- Exercise:
Reproduce the entries exactly. Omit none of them.

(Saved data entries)
##########

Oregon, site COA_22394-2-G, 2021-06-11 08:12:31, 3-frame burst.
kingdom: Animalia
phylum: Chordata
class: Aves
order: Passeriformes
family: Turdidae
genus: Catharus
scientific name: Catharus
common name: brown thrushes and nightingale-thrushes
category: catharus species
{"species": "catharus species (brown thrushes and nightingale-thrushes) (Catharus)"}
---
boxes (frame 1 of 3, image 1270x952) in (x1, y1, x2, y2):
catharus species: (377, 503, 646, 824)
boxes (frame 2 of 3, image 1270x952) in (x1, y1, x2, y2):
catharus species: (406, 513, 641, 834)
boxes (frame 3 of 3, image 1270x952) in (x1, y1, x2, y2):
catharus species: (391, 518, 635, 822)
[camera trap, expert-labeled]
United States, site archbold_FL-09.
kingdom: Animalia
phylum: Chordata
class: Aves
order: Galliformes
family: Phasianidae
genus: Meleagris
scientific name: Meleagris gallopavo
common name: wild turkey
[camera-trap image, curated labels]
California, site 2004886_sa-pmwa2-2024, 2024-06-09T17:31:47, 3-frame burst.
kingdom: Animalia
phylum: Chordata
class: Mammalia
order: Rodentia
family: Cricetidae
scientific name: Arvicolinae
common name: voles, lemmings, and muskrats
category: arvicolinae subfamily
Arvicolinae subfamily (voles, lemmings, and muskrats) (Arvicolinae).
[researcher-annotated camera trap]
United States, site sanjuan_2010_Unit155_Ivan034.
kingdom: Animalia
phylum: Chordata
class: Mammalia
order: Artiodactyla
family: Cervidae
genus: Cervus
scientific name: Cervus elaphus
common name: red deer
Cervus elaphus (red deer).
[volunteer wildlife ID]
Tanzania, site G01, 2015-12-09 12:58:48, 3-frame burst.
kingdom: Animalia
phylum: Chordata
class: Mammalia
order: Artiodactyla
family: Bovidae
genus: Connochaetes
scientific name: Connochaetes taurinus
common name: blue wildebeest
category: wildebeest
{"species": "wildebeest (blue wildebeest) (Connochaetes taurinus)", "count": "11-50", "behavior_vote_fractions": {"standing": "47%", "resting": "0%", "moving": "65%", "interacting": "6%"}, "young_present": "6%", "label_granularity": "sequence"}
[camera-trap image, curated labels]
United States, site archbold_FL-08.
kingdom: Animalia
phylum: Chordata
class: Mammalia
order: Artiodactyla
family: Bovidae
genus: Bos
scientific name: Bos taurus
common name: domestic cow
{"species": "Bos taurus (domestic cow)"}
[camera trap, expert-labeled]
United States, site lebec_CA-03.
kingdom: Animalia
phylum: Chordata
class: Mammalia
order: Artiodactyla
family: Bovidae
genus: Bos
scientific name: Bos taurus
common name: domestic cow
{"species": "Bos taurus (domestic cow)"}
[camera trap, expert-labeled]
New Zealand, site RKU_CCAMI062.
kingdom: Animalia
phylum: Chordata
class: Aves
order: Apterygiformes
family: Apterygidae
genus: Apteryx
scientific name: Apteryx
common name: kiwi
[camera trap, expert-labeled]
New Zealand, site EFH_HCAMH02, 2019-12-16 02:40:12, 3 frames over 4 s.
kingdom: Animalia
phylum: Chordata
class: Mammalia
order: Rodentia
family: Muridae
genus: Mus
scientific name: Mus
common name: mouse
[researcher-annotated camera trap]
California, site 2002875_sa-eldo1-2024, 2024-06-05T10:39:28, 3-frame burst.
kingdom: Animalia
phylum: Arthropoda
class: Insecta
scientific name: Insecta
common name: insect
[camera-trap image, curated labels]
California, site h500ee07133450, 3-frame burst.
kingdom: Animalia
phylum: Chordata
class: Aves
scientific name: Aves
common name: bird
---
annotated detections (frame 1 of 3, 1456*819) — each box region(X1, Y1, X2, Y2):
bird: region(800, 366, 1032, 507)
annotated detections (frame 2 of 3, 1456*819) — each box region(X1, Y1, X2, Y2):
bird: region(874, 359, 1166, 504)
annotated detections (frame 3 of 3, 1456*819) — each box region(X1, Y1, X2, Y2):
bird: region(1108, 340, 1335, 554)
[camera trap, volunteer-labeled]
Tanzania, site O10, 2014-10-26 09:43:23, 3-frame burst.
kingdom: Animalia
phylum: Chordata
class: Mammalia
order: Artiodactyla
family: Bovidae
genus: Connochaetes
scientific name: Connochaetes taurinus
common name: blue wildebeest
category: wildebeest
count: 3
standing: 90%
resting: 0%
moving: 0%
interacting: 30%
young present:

##########

- Written solution:
Oregon, site COA_22394-2-G, 2021-06-11 08:12:31, 3-frame burst.
kingdom: Animalia
phylum: Chordata
class: Aves
order: Passeriformes
family: Turdidae
genus: Catharus
scientific name: Catharus
common name: brown thrushes and nightingale-thrushes
category: catharus species
{"species": "catharus species (brown thrushes and nightingale-thrushes) (Catharus)"}
---
boxes (frame 1 of 3, image 1270x952) in (x1, y1, x2, y2):
catharus species: (377, 503, 646, 824)
boxes (frame 2 of 3, image 1270x952) in (x1, y1, x2, y2):
catharus species: (406, 513, 641, 834)
boxes (frame 3 of 3, image 1270x952) in (x1, y1, x2, y2):
catharus species: (391, 518, 635, 822)
[camera trap, expert-labeled]
United States, site archbold_FL-09.
kingdom: Animalia
phylum: Chordata
class: Aves
order: Galliformes
family: Phasianidae
genus: Meleagris
scientific name: Meleagris gallopavo
common name: wild turkey
[camera-trap image, curated labels]
California, site 2004886_sa-pmwa2-2024, 2024-06-09T17:31:47, 3-frame burst.
kingdom: Animalia
phylum: Chordata
class: Mammalia
order: Rodentia
family: Cricetidae
scientific name: Arvicolinae
common name: voles, lemmings, and muskrats
category: arvicolinae subfamily
Arvicolinae subfamily (voles, lemmings, and muskrats) (Arvicolinae).
[researcher-annotated camera trap]
United States, site sanjuan_2010_Unit155_Ivan034.
kingdom: Animalia
phylum: Chordata
class: Mammalia
order: Artiodactyla
family: Cervidae
genus: Cervus
scientific name: Cervus elaphus
common name: red deer
Cervus elaphus (red deer).
[volunteer wildlife ID]
Tanzania, site G01, 2015-12-09 12:58:48, 3-frame burst.
kingdom: Animalia
phylum: Chordata
class: Mammalia
order: Artiodactyla
family: Bovidae
genus: Connochaetes
scientific name: Connochaetes taurinus
common name: blue wildebeest
category: wildebeest
{"species": "wildebeest (blue wildebeest) (Connochaetes taurinus)", "count": "11-50", "behavior_vote_fractions": {"standing": "47%", "resting": "0%", "moving": "65%", "interacting": "6%"}, "young_present": "6%", "label_granularity": "sequence"}
[camera-trap image, curated labels]
United States, site archbold_FL-08.
kingdom: Animalia
phylum: Chordata
class: Mammalia
order: Artiodactyla
family: Bovidae
genus: Bos
scientific name: Bos taurus
common name: domestic cow
{"species": "Bos taurus (domestic cow)"}
[camera trap, expert-labeled]
United States, site lebec_CA-03.
kingdom: Animalia
phylum: Chordata
class: Mammalia
order: Artiodactyla
family: Bovidae
genus: Bos
scientific name: Bos taurus
common name: domestic cow
{"species": "Bos taurus (domestic cow)"}
[camera trap, expert-labeled]
New Zealand, site RKU_CCAMI062.
kingdom: Animalia
phylum: Chordata
class: Aves
order: Apterygiformes
family: Apterygidae
genus: Apteryx
scientific name: Apteryx
common name: kiwi
[camera trap, expert-labeled]
New Zealand, site EFH_HCAMH02, 2019-12-16 02:40:12, 3 frames over 4 s.
kingdom: Animalia
phylum: Chordata
class: Mammalia
order: Rodentia
family: Muridae
genus: Mus
scientific name: Mus
common name: mouse
[researcher-annotated camera trap]
California, site 2002875_sa-eldo1-2024, 2024-06-05T10:39:28, 3-frame burst.
kingdom: Animalia
phylum: Arthropoda
class: Insecta
scientific name: Insecta
common name: insect
[camera-trap image, curated labels]
California, site h500ee07133450, 3-frame burst.
kingdom: Animalia
phylum: Chordata
class: Aves
scientific name: Aves
common name: bird
---
annotated detections (frame 1 of 3, 1456*819) — each box region(X1, Y1, X2, Y2):
bird: region(800, 366, 1032, 507)
annotated detections (frame 2 of 3, 1456*819) — each box region(X1, Y1, X2, Y2):
bird: region(874, 359, 1166, 504)
annotated detections (frame 3 of 3, 1456*819) — each box region(X1, Y1, X2, Y2):
bird: region(1108, 340, 1335, 554)
[camera trap, volunteer-labeled]
Tanzania, site O10, 2014-10-26 09:43:23, 3-frame burst.
kingdom: Animalia
phylum: Chordata
class: Mammalia
order: Artiodactyla
family: Bovidae
genus: Connochaetes
scientific name: Connochaetes taurinus
common name: blue wildebeest
category: wildebeest
count: 3
standing: 90%
resting: 0%
moving: 0%
interacting: 30%
young present:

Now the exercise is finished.